### Given passage

It’s possible that the nightmare of being too online lifted only temporarily, while we were trapped at our computers, and that the tech backlash might resume its prior course once life returns to “normal.” But I can’t help feeling as though the pandemic has forced us to confront—and overcome—some of the fears that animated the urge to drown our phones in 2019. “The pandemic accelerated how much you can do online,” Maya Georgieva, the director of the XReality Center at the New School, told me recently. Virtual academic gatherings or social events in Second Life didn’t make anybody less human, they just made human interaction more accessible and the day’s demands more manageable.
I am so tired of looking at this computer, but I also feel a level of comfort about the internet that I didn’t have before. The difference is that I’ve learned what being online can do for me, and what it can’t. Before the pandemic, my relationship with the internet was defined by compulsion—checking Twitter every time I opened a new tab on my computer, toggling to a burner account to look at my ex-boyfriend’s Instagram Story whenever I had an extra glass of wine. Now I see the internet as a utility, an essential service, but one I use only for specific purposes. If the internet has turned into my gym and my conference room and a concert hall, that means it no longer is a dungeon.

### Recorded information
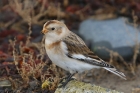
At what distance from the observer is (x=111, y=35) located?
22.6 feet

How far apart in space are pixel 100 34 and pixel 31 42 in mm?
1112

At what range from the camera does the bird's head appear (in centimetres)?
461

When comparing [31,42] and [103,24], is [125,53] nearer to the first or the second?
[103,24]

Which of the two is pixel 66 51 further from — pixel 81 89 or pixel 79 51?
pixel 81 89

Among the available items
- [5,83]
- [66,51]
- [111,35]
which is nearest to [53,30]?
[66,51]

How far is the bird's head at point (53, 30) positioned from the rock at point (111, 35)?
180 centimetres

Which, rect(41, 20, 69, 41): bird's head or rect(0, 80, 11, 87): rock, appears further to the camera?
rect(0, 80, 11, 87): rock

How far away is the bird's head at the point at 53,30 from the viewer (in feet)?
15.1

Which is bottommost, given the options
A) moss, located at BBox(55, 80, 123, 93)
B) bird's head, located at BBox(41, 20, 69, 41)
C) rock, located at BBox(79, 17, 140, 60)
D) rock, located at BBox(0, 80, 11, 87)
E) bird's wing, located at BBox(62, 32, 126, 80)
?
rock, located at BBox(0, 80, 11, 87)

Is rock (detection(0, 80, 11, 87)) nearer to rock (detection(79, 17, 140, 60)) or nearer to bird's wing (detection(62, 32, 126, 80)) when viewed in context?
bird's wing (detection(62, 32, 126, 80))

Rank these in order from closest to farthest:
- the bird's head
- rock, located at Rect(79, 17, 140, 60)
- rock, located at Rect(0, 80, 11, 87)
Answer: the bird's head
rock, located at Rect(0, 80, 11, 87)
rock, located at Rect(79, 17, 140, 60)

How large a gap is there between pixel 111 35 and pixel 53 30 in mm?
2383

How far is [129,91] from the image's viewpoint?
566 cm

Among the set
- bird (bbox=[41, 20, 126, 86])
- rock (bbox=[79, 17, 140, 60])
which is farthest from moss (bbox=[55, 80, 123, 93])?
rock (bbox=[79, 17, 140, 60])
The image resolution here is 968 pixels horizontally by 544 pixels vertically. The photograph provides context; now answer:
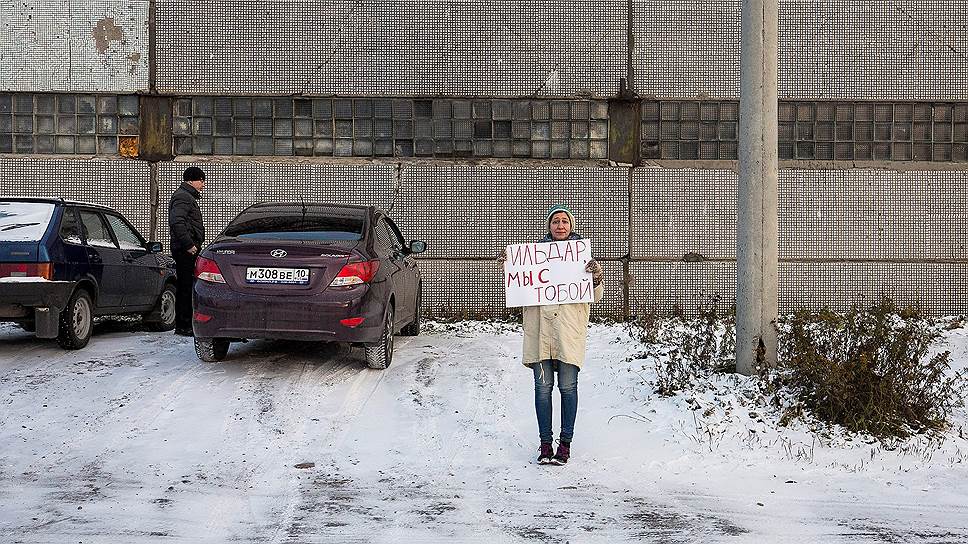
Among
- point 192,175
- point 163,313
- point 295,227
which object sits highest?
point 192,175

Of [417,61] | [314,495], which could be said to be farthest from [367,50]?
[314,495]

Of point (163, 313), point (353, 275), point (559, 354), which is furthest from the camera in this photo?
point (163, 313)

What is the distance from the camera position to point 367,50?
12969 mm

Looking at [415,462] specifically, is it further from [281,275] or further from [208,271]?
[208,271]

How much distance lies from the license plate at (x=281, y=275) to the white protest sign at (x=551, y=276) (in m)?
2.47

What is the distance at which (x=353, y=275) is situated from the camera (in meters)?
7.98

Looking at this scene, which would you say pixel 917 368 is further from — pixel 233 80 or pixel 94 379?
pixel 233 80

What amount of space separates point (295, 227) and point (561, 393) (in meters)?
3.72

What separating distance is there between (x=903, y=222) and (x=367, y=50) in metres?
8.29

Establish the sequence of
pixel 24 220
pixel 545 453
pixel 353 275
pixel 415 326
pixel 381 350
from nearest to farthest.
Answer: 1. pixel 545 453
2. pixel 353 275
3. pixel 381 350
4. pixel 24 220
5. pixel 415 326

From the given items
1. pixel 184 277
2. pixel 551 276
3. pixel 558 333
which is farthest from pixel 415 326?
pixel 558 333

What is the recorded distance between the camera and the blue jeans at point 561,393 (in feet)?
19.4

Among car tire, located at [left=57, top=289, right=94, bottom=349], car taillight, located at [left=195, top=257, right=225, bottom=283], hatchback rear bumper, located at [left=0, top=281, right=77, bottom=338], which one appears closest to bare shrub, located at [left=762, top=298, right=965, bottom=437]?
car taillight, located at [left=195, top=257, right=225, bottom=283]

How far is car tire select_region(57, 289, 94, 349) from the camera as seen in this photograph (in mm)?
9266
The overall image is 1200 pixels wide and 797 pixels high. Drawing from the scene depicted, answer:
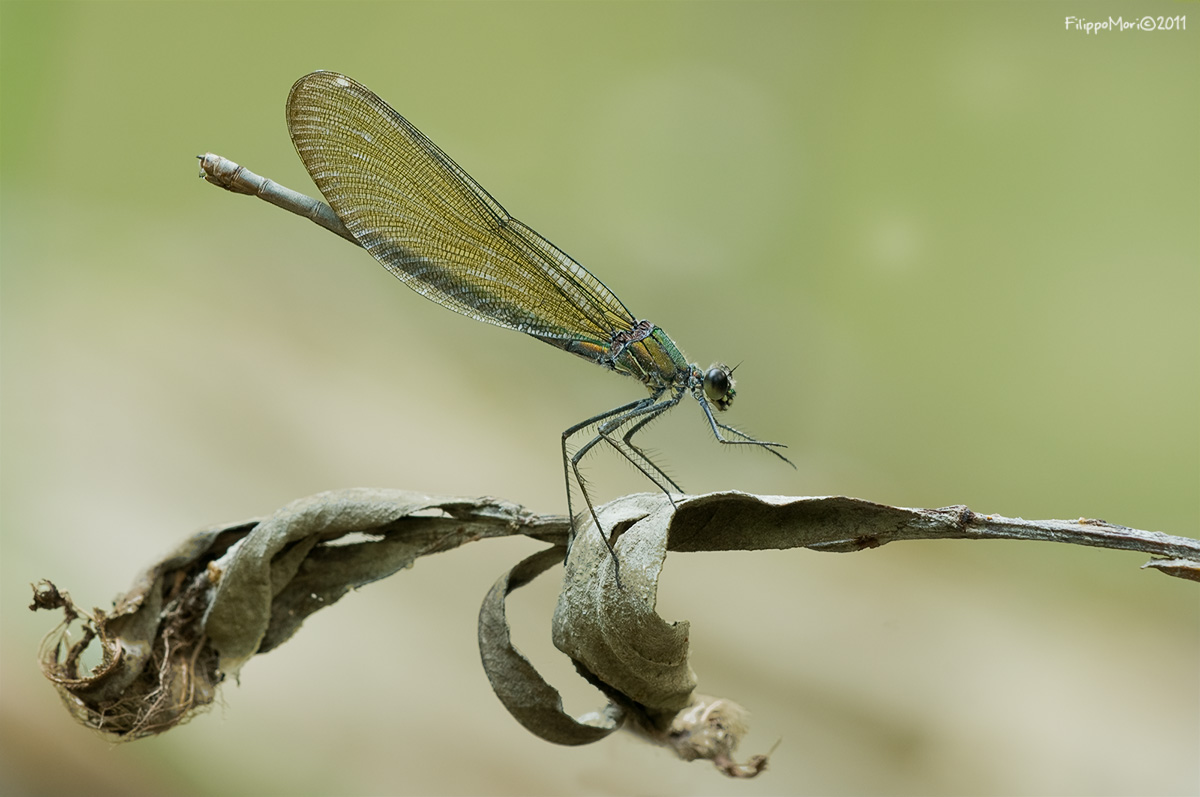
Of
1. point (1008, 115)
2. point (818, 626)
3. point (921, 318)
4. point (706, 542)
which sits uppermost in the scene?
point (1008, 115)

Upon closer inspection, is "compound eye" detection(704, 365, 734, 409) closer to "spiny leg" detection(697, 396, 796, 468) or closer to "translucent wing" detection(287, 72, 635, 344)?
"spiny leg" detection(697, 396, 796, 468)

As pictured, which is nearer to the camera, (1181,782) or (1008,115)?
(1181,782)

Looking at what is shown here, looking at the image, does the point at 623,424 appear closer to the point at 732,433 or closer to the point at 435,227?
the point at 732,433

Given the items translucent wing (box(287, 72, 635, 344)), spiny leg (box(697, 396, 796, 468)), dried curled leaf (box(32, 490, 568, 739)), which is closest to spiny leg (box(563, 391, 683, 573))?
spiny leg (box(697, 396, 796, 468))

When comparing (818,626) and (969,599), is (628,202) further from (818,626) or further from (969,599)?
(969,599)

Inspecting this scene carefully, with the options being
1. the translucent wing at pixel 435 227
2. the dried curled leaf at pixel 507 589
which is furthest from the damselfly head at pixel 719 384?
the dried curled leaf at pixel 507 589

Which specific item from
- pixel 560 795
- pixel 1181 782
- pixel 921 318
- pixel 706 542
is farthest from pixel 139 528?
pixel 1181 782
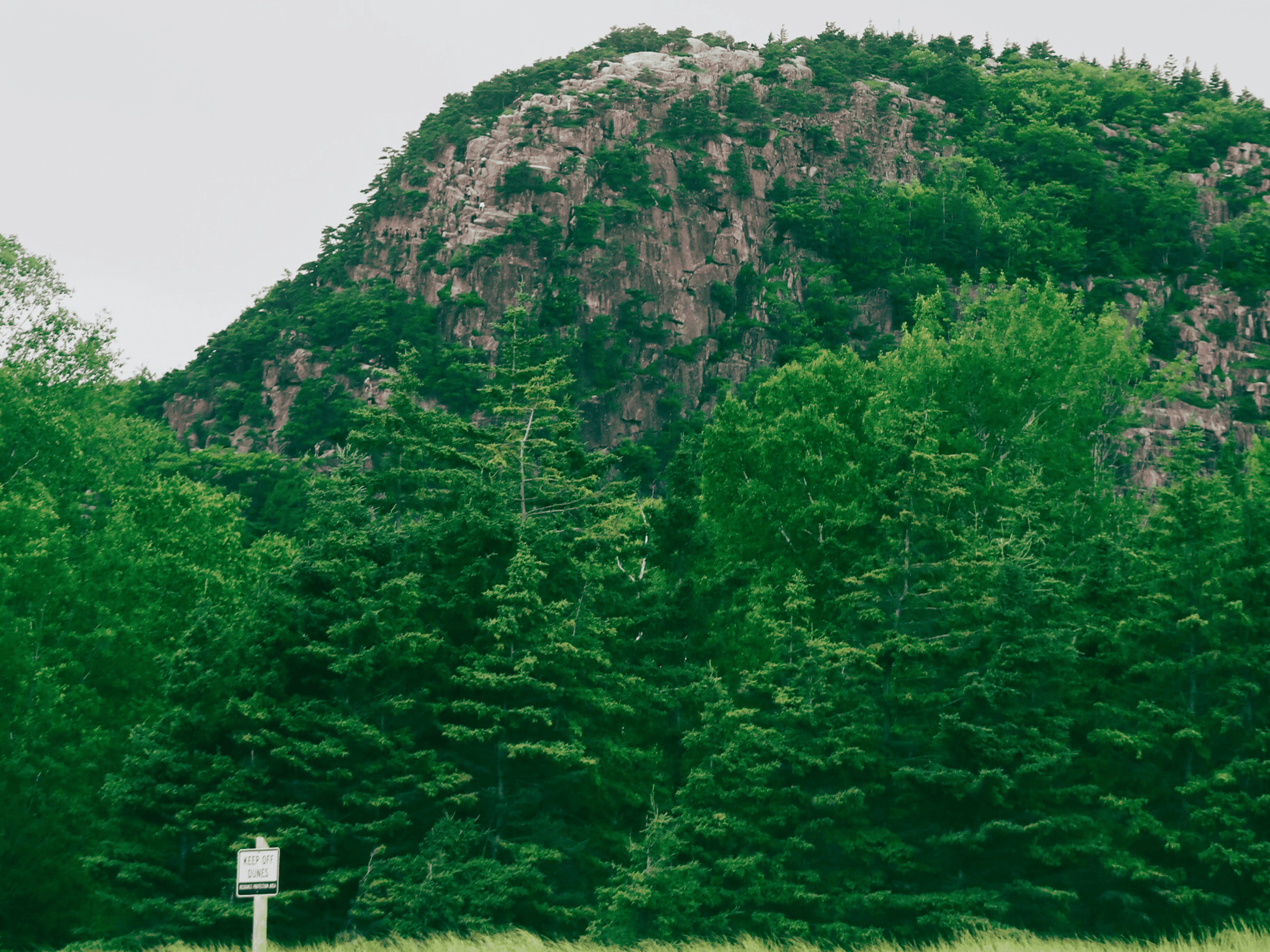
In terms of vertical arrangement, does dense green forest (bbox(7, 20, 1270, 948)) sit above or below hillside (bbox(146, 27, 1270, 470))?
below

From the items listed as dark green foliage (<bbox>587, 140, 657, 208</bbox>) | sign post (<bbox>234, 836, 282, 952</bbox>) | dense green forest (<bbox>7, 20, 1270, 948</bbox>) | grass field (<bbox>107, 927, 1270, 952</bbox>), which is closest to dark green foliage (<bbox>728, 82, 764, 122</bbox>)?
dark green foliage (<bbox>587, 140, 657, 208</bbox>)

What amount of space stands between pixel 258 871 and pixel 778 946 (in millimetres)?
8678

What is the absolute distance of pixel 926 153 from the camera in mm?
83125

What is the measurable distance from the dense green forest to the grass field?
7.21 feet

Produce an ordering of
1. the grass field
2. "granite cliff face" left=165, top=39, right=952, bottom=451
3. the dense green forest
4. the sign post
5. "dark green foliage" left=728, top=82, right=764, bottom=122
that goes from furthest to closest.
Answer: "dark green foliage" left=728, top=82, right=764, bottom=122
"granite cliff face" left=165, top=39, right=952, bottom=451
the dense green forest
the grass field
the sign post

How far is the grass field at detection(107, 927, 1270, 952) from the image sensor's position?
12.9 metres

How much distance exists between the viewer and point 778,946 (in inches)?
653

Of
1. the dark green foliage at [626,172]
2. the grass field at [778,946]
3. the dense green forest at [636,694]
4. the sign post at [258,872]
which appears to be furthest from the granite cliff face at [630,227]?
the sign post at [258,872]

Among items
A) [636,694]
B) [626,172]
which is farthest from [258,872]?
[626,172]

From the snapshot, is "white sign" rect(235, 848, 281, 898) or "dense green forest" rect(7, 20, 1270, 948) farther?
"dense green forest" rect(7, 20, 1270, 948)

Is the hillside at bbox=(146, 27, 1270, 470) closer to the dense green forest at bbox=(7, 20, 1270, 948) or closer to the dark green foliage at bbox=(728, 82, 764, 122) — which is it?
the dark green foliage at bbox=(728, 82, 764, 122)

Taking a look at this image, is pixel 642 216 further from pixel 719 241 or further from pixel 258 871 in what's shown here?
pixel 258 871

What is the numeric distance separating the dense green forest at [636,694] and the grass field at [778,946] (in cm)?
220

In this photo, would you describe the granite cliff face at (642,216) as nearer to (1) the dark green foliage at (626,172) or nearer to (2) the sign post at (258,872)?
(1) the dark green foliage at (626,172)
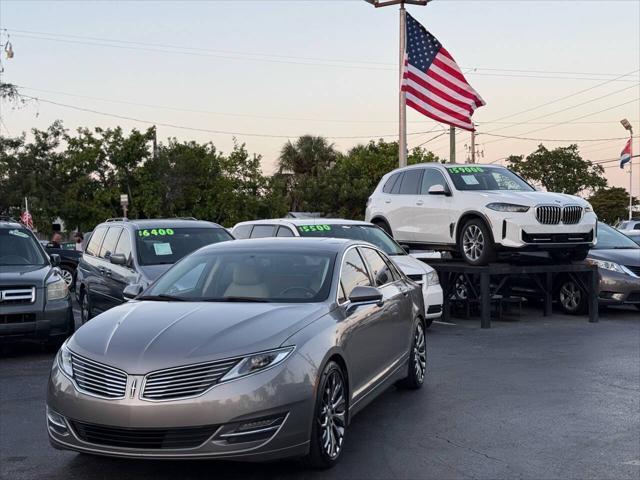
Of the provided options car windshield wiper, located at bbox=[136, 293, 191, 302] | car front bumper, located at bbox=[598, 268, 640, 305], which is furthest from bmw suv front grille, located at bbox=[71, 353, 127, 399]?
car front bumper, located at bbox=[598, 268, 640, 305]

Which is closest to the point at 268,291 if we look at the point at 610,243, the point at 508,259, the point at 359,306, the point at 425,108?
the point at 359,306

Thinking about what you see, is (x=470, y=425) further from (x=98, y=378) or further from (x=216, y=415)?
(x=98, y=378)

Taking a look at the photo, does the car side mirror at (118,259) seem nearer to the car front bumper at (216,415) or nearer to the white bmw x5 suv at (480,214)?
the white bmw x5 suv at (480,214)

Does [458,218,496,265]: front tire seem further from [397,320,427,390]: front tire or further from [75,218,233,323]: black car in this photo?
[397,320,427,390]: front tire

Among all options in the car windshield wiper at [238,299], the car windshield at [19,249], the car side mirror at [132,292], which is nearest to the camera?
the car windshield wiper at [238,299]

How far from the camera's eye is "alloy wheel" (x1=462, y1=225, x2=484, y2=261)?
1284 centimetres

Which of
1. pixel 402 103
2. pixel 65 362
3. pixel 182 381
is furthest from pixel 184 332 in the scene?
pixel 402 103

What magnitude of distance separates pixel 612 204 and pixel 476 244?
79.4 meters

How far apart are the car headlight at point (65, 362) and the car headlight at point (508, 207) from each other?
336 inches

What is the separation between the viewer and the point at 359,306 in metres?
6.10

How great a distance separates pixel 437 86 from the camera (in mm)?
19391

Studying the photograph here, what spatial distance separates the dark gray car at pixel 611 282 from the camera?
1413cm

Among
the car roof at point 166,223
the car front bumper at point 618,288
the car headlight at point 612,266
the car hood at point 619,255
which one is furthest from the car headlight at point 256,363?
the car hood at point 619,255

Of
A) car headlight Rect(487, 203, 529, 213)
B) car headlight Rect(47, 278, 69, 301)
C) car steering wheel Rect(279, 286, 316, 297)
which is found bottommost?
car headlight Rect(47, 278, 69, 301)
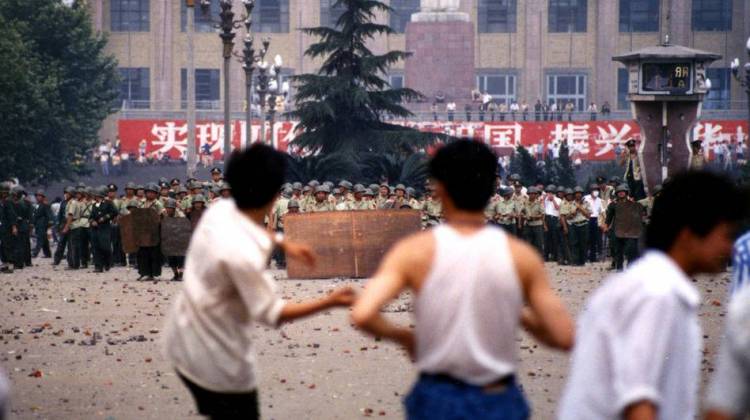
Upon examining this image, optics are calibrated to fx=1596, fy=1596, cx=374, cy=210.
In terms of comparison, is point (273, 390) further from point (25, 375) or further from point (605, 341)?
point (605, 341)

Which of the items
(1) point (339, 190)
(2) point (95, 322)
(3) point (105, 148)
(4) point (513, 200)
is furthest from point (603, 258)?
(3) point (105, 148)

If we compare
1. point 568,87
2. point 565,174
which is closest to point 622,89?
point 568,87

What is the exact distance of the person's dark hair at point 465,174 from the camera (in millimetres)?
4867

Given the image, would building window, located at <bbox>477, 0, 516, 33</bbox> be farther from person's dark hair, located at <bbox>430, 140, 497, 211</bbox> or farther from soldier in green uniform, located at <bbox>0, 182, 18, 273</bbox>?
person's dark hair, located at <bbox>430, 140, 497, 211</bbox>

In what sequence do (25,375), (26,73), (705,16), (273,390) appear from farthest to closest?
(705,16), (26,73), (25,375), (273,390)

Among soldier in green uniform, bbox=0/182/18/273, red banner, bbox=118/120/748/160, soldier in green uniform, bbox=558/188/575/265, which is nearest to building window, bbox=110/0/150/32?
red banner, bbox=118/120/748/160

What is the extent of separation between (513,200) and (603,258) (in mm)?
2149

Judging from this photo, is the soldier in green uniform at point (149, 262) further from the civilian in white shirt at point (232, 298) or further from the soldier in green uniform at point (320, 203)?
the civilian in white shirt at point (232, 298)

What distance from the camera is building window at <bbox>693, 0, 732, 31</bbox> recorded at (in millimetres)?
77500

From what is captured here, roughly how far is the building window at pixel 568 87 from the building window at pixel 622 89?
5.55ft

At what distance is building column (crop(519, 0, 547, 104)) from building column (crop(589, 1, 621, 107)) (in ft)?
8.72

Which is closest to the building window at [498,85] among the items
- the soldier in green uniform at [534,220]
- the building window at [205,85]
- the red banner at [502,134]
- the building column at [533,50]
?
the building column at [533,50]

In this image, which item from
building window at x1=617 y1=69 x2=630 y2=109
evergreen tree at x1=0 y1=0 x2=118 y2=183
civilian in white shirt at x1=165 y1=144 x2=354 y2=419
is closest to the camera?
civilian in white shirt at x1=165 y1=144 x2=354 y2=419

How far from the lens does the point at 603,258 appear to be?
32031 mm
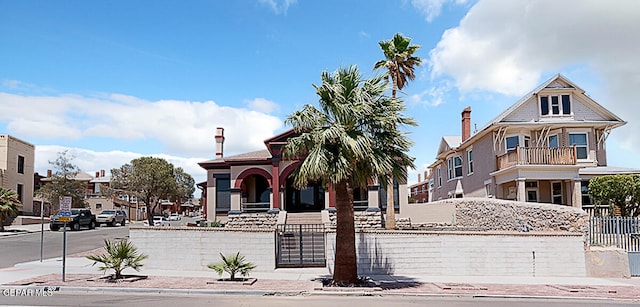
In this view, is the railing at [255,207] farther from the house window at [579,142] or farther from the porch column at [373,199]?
the house window at [579,142]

### Task
Return the portion of the passage on being online during the pandemic from "It’s possible that" up to and including "demands more manageable.", reproduced word for word.

### Solution to this problem
It’s possible that the nightmare of being too online lifted only temporarily, while we were trapped at our computers, and that the tech backlash might resume its prior course once life returns to “normal.” But I can’t help feeling as though the pandemic has forced us to confront—and overcome—some of the fears that animated the urge to drown our phones in 2019. “The pandemic accelerated how much you can do online,” Maya Georgieva, the director of the XReality Center at the New School, told me recently. Virtual academic gatherings or social events in Second Life didn’t make anybody less human, they just made human interaction more accessible and the day’s demands more manageable.